**PAGE**
————————
Friday, August 27, 2010

Does bigotry make standing?

One of the first questions lawyers are being asked to address in the long battle over California's Proposition 8 - banning same-sex marriages - is simple: who, if anyone, has "standing" to defend the resolution? (After a federal district judge shot down Prop 8, his ruling was appealed to the Ninth Circuit Court of Appeals, which directed both sides to discuss standing. After all, the State of California has no interest in an appeal - Gov. Swartzenegger likes the decision. But what gives standing to ProtectMarriage.com, the pro-resolution group defending the lawsuit?)

The issue can get complicated. For instance, in Montana not too long ago, a group of homosexuals filed suit against the state's long-unused sodomy law. The state's primary line of defense was that the plaintiffs had no standing - after all, none of them had been prosecuted under the law. And if they were worried about prosecution, well, they themselves had confessed to breaking the law in their lawsuit.
————————
**STATED GOAL 1**
Count the lines in the rows below that contain the string "mountain", with case counting, and give only that number.
**STATED GOAL 2**
Please go on with the blog post about standing in the Proposition 8 appeal, starting after its last sentence.
————————
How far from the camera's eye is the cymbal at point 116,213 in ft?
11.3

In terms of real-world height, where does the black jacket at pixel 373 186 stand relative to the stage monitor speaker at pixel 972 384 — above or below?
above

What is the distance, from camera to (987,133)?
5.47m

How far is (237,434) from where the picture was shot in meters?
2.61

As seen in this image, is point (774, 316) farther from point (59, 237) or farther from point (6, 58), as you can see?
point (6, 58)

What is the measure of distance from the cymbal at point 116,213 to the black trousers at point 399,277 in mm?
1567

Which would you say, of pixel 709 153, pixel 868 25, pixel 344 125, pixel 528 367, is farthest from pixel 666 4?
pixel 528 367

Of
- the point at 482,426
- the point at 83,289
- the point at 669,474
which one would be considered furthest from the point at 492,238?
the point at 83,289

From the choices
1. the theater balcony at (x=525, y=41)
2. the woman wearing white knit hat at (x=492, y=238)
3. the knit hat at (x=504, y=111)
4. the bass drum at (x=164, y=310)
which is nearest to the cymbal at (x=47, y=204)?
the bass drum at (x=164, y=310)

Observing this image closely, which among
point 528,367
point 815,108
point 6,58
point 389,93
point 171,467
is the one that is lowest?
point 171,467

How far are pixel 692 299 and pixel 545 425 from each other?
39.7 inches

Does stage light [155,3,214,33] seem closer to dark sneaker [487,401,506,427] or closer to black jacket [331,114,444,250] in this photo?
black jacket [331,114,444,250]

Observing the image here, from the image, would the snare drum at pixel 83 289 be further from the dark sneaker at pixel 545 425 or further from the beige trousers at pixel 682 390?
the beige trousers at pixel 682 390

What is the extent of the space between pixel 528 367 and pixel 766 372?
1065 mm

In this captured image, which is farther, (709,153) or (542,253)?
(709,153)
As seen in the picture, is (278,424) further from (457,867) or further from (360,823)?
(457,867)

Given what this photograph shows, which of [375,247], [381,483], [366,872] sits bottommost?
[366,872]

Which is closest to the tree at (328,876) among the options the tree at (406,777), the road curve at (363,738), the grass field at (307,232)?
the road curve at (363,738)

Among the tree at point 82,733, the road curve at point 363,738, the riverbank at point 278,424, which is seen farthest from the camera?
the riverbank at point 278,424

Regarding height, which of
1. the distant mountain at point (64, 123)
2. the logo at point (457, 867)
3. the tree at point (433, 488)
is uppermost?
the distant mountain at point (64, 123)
————————
**EXERCISE OUTPUT 1**
2

**EXERCISE OUTPUT 2**
The courts threw that argument out on its butt - if a state law makes what you do illegal, you sure as hell have standing.

In California, the situation was reversed. The plaintiffs, denied marriage, certainly had standing to sue. But who was damaged by Prop 8's repeal? Some religious-conservative housewife who gets all weepy at the thought of same-sex marriage? Those who fear - with utterly no proof - for children raised that way? Those who contend, with absolutely no logic, that gay marriage somehow "threatens" the institution?

Thus the Ninth Circuit appeal might end with a whimper: The court might find that nobody, except gay couples themselves, has the slightest legitimate interest in the matter.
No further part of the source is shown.